Brytyjska policja wydała skandaliczne ostrzeżenie ofiarom przestępstw: “Jeśli chcesz, aby sprawa była prowadzona daj nam dostęp do swoich prywatnych danych”.
“Brytyjska policja szantażuje ofiary przestępstw: jeśli chcecie, żeby wasza sprawa została potraktowana jak należy, to macie nam przekazać swoje prywatne dane typu karta SIM, zawartość komórki, laptopa, komputera, SMSy, emaile, historię nawigacji etc. ” – informuje Adam Gwiazda na Twitterze.
Na oburzenie Brytyjczyków odpowiedziało szefostwo brytyjskich służb: “Policja ma obowiązek prowadzić dochodzenie wszelkimi rozsądnymi liniami. „Obecnie często pobieramy dane z urządzenia ofiar i świadków, a także podejrzanych – szczególnie w przypadkach, gdy podejrzani i ofiary znają się wzajemnie”.
Czytaj również: Brytyjska baza danych rasistowska… “bo zawiera zbyt wielu Czarnych”
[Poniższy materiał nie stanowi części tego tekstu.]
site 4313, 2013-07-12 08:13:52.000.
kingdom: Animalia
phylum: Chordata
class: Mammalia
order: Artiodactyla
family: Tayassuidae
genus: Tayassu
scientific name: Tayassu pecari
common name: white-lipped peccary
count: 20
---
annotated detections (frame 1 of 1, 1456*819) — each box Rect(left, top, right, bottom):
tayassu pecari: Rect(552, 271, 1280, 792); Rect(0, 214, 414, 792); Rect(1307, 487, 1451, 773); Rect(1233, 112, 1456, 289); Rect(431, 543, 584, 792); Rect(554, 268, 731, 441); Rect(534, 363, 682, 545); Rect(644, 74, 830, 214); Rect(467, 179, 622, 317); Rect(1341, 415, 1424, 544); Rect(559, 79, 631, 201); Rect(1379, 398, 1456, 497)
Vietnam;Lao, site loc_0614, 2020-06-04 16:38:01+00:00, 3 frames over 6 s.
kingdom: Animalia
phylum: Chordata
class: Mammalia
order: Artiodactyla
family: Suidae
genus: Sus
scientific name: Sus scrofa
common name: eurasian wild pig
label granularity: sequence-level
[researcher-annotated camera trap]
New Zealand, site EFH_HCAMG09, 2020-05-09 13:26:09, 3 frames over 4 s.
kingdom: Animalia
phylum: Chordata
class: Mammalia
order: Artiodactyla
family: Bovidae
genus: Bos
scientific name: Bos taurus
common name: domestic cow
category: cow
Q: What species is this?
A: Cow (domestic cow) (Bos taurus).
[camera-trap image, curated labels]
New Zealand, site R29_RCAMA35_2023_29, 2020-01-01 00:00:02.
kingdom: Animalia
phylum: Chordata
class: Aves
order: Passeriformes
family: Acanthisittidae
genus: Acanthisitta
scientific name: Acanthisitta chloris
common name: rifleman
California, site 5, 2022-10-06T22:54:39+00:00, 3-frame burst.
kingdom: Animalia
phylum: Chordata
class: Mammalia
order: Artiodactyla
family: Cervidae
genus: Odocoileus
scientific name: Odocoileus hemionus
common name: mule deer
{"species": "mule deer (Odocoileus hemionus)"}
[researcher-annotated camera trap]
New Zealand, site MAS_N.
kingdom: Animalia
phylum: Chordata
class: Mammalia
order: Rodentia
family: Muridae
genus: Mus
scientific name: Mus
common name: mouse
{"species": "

Nowa polityka wzbudziła jednak obawy o potencjalne naruszenia prywatności i ryzyko zniechęcenia ludzi do zgłaszania przestępstw, w szczególności przestępstw takich jak napaść na tle seksualnym.
Przeciwnicy twierdzą, że brytyjska policja często niewłaściwie pobierają dane z telefonów komórkowych od osób, które zatrzymują, bez ich wiedzy lub zgody.